Schlangenbad d. 13/7 93. Villa Concordia.
Lieber Freund,
wie sehr erfreut war ich von Ihnen endlich ’mal wieder zu hören, und nun gar die freudige Aussicht zu erfahren, die ich haben soll, Sie in Interlaken zu sehen. Ach ja, lieber Herzogenberg, machen Sie uns die Freude Ihres Besuches! wir gedenken vom 7ten Aug. an wieder in Interlaken Hôtel Ober zu sein, und dort zu bleiben bis in den Septbr. hinein. An die Fillu habe ich durch Eugenie Ihre Einladung sofort ergehen lassen, sie kam noch früh genug um sie zu treffen. Ueber mich sind Sie, leider, nicht nicht [sic] ganz richtig berichtet worden; mein Leiden im Kopf hat nur ab und zu ’mal ein paar Stunden ausgesetzt, aber das kommt in vielenWochen kaum ein paar mal vor. Es ist aber merkwürdig, wie der Mensch sich an das Schrecklichste gewöhnen kann, wenngleich mir doch oft verzweiflungsvolle Momente kommen. – Ich bin hier zu einer kleinen Badecur und Waldluftgenuß. Es ist reizend hier, aber, die Hitze nimmt Einen mit, und man fühlt sich matt.
Lieber Freund, ich würde gern manches mit Ihnen plaudern, aber, mündlich ist das ja viel besser! Daß Sie das Grab der Theueren besucht, hat mich schmerzlich bewegt.
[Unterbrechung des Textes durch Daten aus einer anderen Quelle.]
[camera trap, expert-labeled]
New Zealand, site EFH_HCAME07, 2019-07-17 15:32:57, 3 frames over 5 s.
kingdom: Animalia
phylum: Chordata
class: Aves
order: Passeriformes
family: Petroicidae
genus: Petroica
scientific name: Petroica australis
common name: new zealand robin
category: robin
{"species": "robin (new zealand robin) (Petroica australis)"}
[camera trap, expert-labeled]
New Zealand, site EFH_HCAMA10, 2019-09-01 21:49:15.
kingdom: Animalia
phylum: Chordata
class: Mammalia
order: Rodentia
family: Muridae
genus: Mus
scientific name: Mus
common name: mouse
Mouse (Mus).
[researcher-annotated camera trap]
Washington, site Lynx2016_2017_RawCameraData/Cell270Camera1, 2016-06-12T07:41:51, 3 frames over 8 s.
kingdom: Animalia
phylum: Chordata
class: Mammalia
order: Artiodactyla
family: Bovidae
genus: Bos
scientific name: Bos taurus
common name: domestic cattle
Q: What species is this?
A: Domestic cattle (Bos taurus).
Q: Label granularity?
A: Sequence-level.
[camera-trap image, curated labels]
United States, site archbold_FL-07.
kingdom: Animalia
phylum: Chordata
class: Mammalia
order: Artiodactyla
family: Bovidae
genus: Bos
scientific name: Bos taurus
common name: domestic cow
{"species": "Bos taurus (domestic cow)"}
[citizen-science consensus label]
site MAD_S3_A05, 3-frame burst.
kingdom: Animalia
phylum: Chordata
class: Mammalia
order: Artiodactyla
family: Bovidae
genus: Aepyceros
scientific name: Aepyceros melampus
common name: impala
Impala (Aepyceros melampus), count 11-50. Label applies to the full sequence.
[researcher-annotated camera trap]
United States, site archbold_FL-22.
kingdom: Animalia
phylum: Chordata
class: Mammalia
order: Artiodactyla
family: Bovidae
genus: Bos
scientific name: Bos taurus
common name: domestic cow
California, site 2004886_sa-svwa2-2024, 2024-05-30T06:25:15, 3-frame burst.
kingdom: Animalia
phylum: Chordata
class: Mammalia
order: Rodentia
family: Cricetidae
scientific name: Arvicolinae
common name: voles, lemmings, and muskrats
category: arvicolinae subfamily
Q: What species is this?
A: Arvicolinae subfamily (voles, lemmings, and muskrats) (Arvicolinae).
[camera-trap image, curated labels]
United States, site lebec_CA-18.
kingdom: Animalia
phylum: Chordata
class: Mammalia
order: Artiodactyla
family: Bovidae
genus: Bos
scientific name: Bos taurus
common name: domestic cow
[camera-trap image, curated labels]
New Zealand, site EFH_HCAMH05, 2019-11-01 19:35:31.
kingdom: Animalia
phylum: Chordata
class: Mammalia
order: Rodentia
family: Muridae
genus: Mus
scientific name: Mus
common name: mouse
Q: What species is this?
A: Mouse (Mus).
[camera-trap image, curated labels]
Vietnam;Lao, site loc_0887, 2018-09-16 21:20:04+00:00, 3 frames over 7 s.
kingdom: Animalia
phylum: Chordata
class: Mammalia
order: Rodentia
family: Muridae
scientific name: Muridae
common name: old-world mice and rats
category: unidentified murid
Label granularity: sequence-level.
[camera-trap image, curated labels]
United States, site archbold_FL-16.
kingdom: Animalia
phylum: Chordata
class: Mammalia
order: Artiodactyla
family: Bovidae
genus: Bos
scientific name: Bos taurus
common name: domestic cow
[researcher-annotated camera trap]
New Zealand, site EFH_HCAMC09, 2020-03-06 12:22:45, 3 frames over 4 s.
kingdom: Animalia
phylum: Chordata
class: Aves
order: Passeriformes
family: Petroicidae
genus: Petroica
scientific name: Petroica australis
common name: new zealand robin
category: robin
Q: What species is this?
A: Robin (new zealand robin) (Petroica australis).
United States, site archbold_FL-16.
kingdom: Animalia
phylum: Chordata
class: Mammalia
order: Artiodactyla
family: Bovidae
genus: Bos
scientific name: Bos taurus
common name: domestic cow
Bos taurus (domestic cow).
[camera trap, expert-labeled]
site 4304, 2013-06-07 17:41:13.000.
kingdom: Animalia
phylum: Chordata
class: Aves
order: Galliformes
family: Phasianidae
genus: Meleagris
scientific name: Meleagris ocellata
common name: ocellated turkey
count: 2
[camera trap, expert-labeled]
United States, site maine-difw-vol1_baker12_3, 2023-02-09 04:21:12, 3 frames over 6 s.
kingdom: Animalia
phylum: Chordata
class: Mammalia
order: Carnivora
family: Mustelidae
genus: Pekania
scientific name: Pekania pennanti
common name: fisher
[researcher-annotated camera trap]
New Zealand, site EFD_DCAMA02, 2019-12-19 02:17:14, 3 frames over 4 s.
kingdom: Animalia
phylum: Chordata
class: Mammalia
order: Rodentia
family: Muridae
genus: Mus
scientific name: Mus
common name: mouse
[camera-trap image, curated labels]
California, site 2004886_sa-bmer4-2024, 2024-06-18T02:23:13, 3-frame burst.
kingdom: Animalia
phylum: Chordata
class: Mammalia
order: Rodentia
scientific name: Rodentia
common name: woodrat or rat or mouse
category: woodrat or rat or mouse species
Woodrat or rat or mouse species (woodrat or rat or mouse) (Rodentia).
Ich kann es immer noch nicht glauben, daß ich sie nie wieder sehen soll, und bewundere Sie stets von Neuem, wie Sie es tragen, sich selbst den Schmerz verklären durch die Kunst.
Also, auf Wiedersehen bald in Interlaken! lassen Sie es mich aber ja vorher wissen, ehe Sie kommen, damit wir nicht etwa gerade ausgeflogen sind. Ich schreibe im Freien mit etlichen Hindernissen, Wind, schlechte Tinte ect. entschuldigen Sie.
An Frl. Hauptm. herzlichen Gruß.
Innig ergeb
Ihre
Clara Schumann
Adr. v. 1–7 Aug Basel 25 Gellertstr. bis 1ten Aug. hier.